#### [Problem to solve]
All of the data should be restated word for word, with the pictures omitted.

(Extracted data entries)
§ §

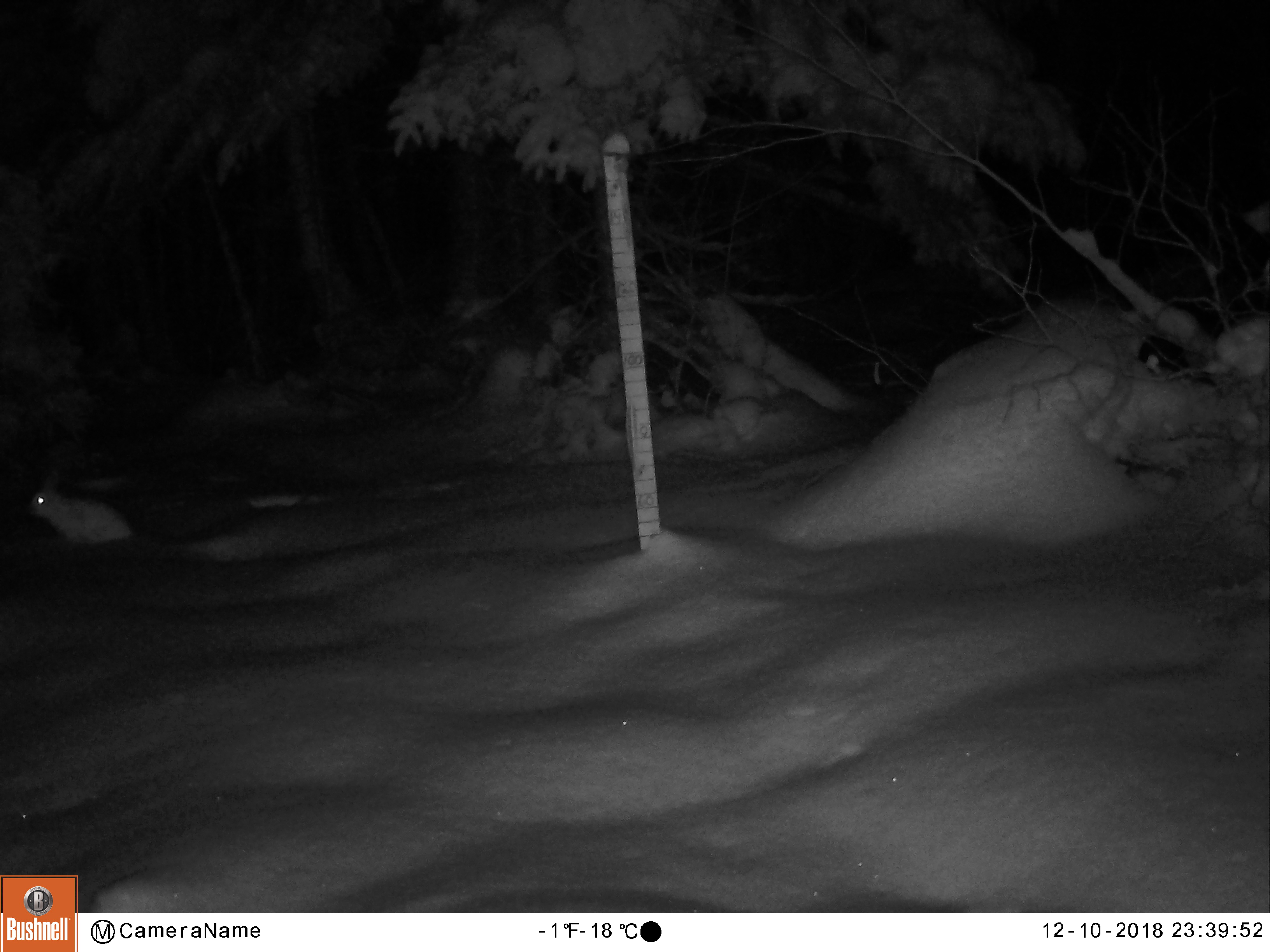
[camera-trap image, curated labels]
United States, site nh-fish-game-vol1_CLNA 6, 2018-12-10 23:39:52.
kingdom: Animalia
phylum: Chordata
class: Mammalia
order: Lagomorpha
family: Leporidae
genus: Lepus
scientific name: Lepus americanus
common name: snowshoe hare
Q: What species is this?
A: Snowshoe hare (Lepus americanus).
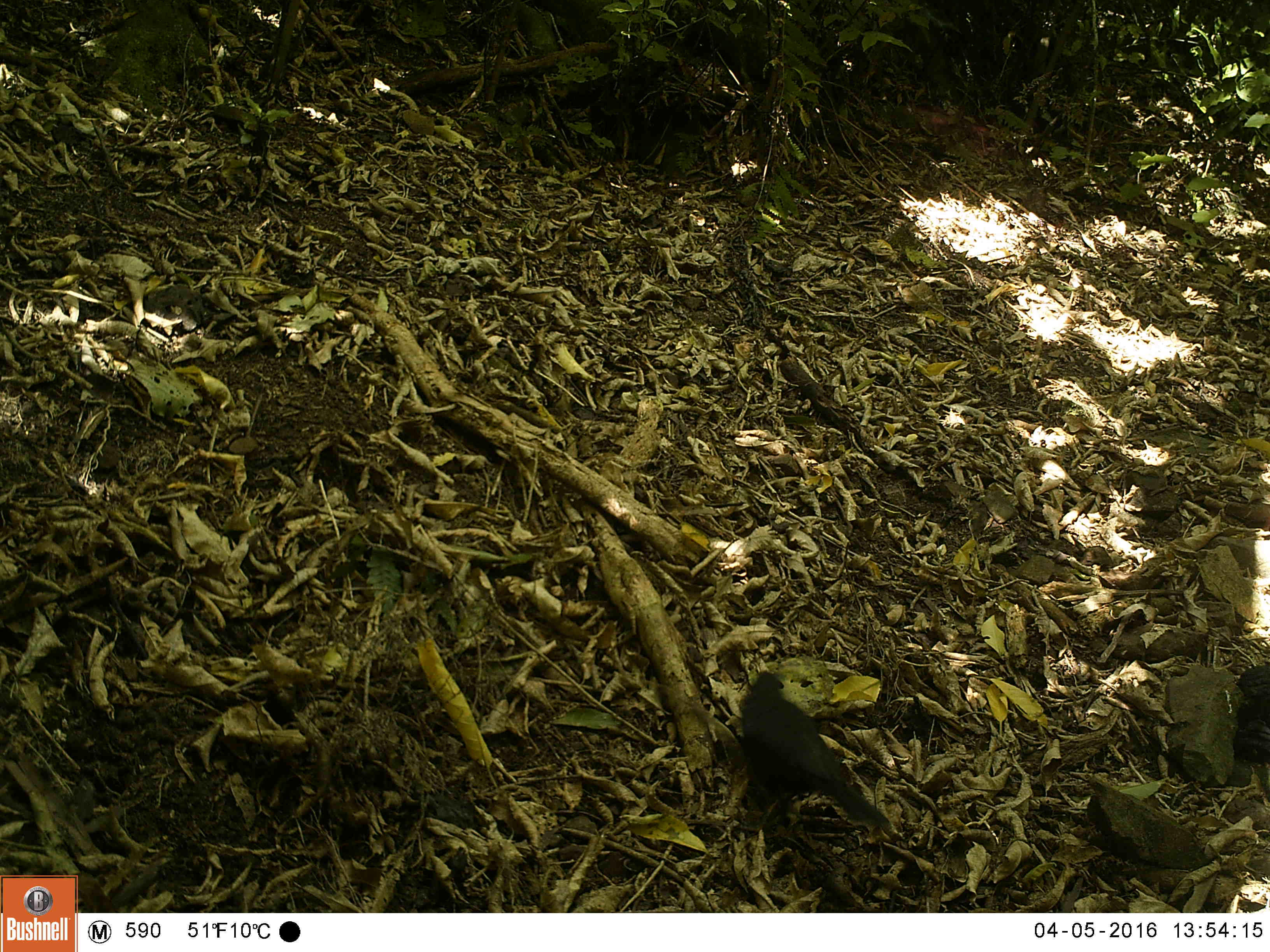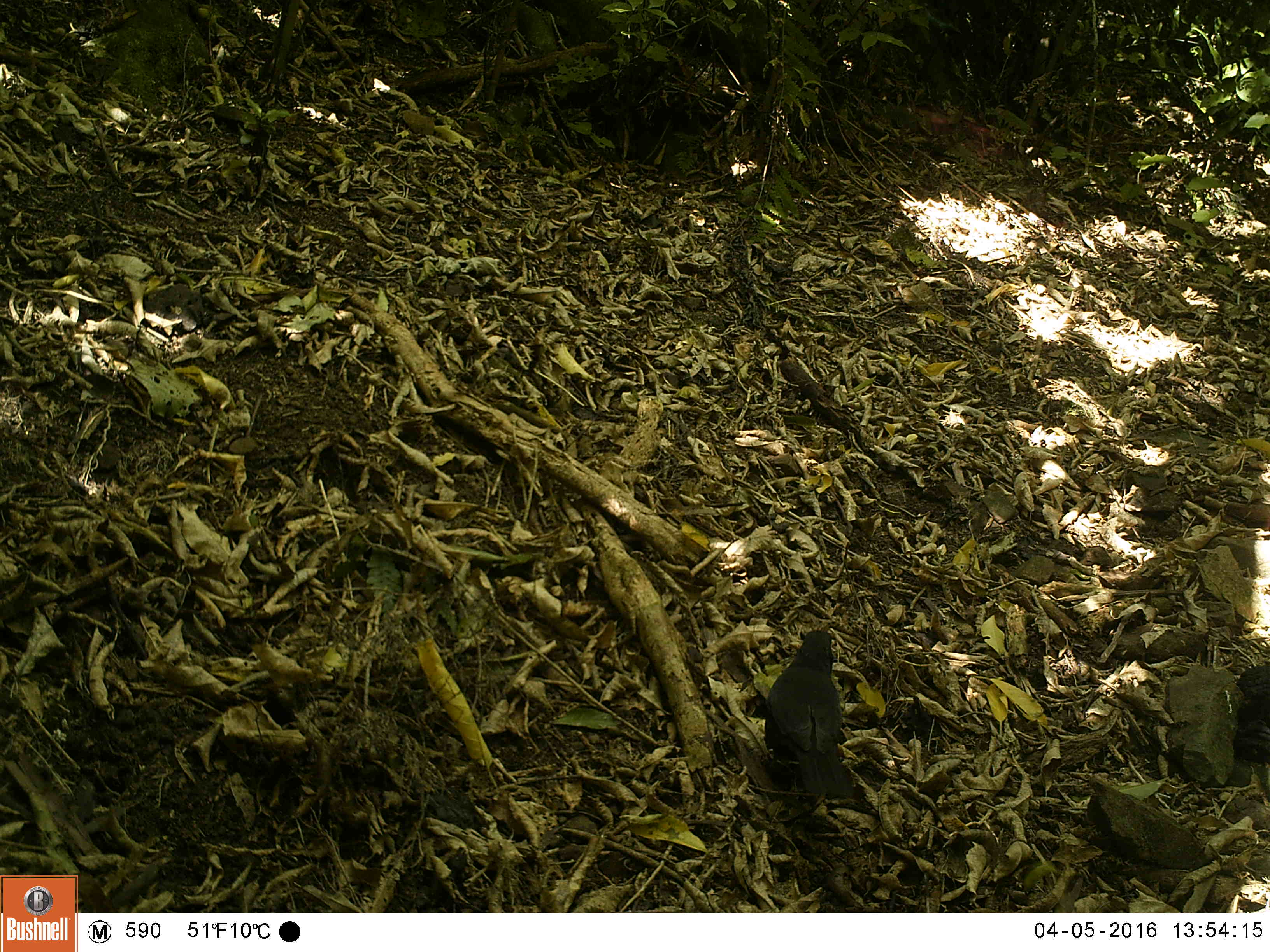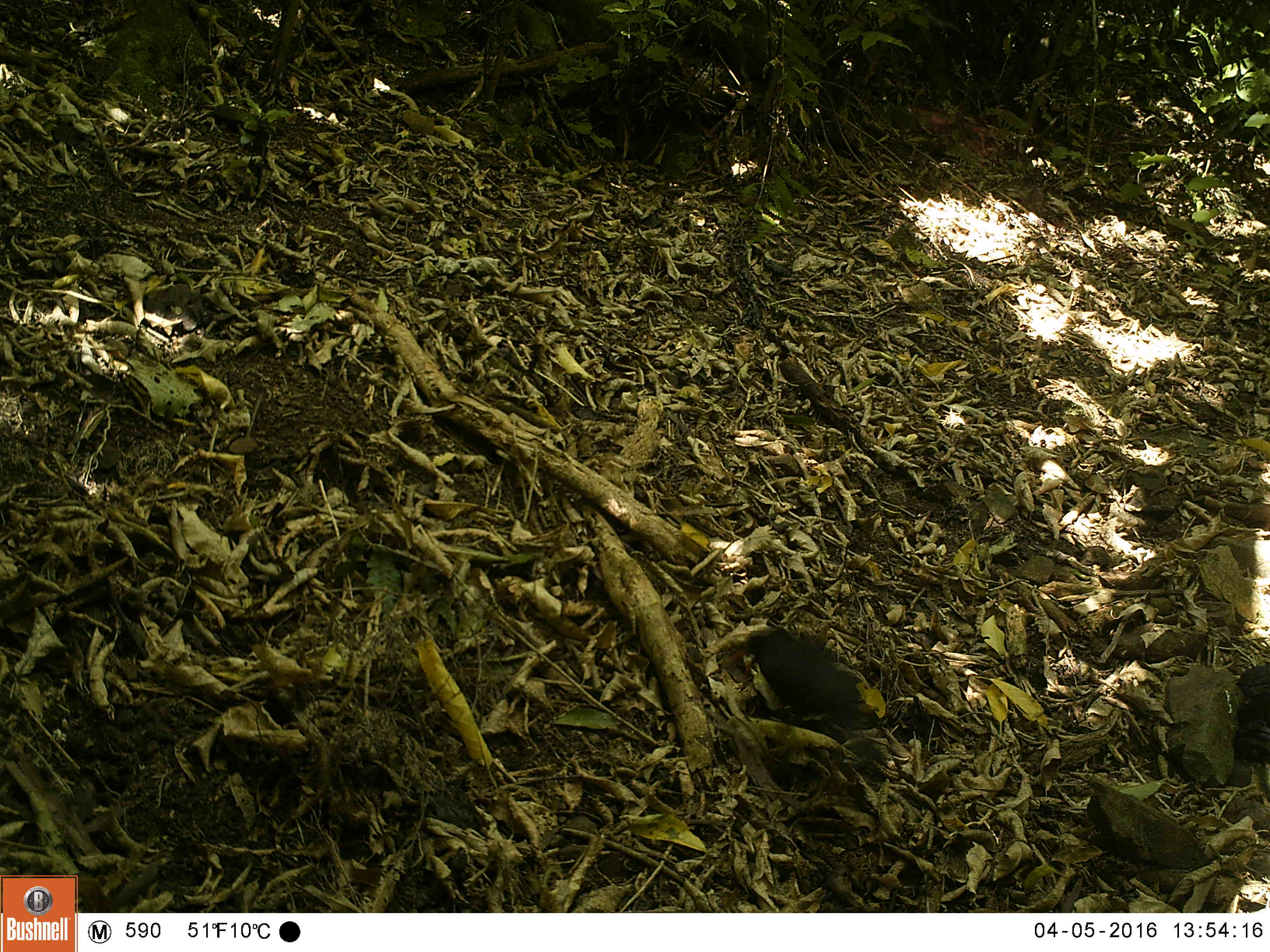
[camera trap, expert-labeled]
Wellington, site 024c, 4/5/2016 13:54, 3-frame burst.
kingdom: Animalia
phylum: Chordata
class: Aves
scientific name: Aves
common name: bird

§ §

#### [Solution to this task]
[camera-trap image, curated labels]
United States, site nh-fish-game-vol1_CLNA 6, 2018-12-10 23:39:52.
kingdom: Animalia
phylum: Chordata
class: Mammalia
order: Lagomorpha
family: Leporidae
genus: Lepus
scientific name: Lepus americanus
common name: snowshoe hare
Q: What species is this?
A: Snowshoe hare (Lepus americanus).
[camera trap, expert-labeled]
Wellington, site 024c, 4/5/2016 13:54, 3-frame burst.
kingdom: Animalia
phylum: Chordata
class: Aves
scientific name: Aves
common name: bird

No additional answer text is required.